── TEXT UNDER STUDY

= John Watson (advocate) =

Scottish Historic Figure

Sir John Charles Watson, (9 July 1883 – 8 February 1944) was an advocate and sheriff from Scotland. He served from 1929 to 1931 as Solicitor General for Scotland in Ramsay MacDonald's second Labour Government.

A long-standing activist in the Scottish Liberal Party, his political ambitions were thwarted after his military service in World War I. Instead he built a successful legal practice, and grew closer to the Labour Party, leading to his appointment in 1929 as a law officer.

== Early life ==

Watson was born in Paisley on 9 July 1883. His father Henry C. Watson (died 1929) was editor of a local newspaper, the Paisley Daily Express.

He was educated locally at the John Neilson Institution, and then at the University of Glasgow. After graduating with an MA in 1905 and an LLB in 1908, he was admitted to the Faculty of Advocates in 1909.

────
── INFORMATION PROVIDED

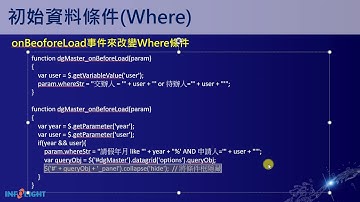 iCoder二次開發課程：第4章-DataGrid進階設計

────

▸ **WHAT THIS EXERCISE ASKS**
1/ Reproduce everything in the John Watson biography from "Sir John Charles" down to "second Labour Government.".
2/ List each distinct year mentioned in the John Watson biography, in the order each first appears.

▸ **RESULTS OF THE EXERCISE**
1/
Sir John Charles Watson, (9 July 1883 – 8 February 1944) was an advocate and sheriff from Scotland. He served from 1929 to 1931 as Solicitor General for Scotland in Ramsay MacDonald's second Labour Government.

2/ 1883, 1944, 1929, 1931, 1905, 1908, 1909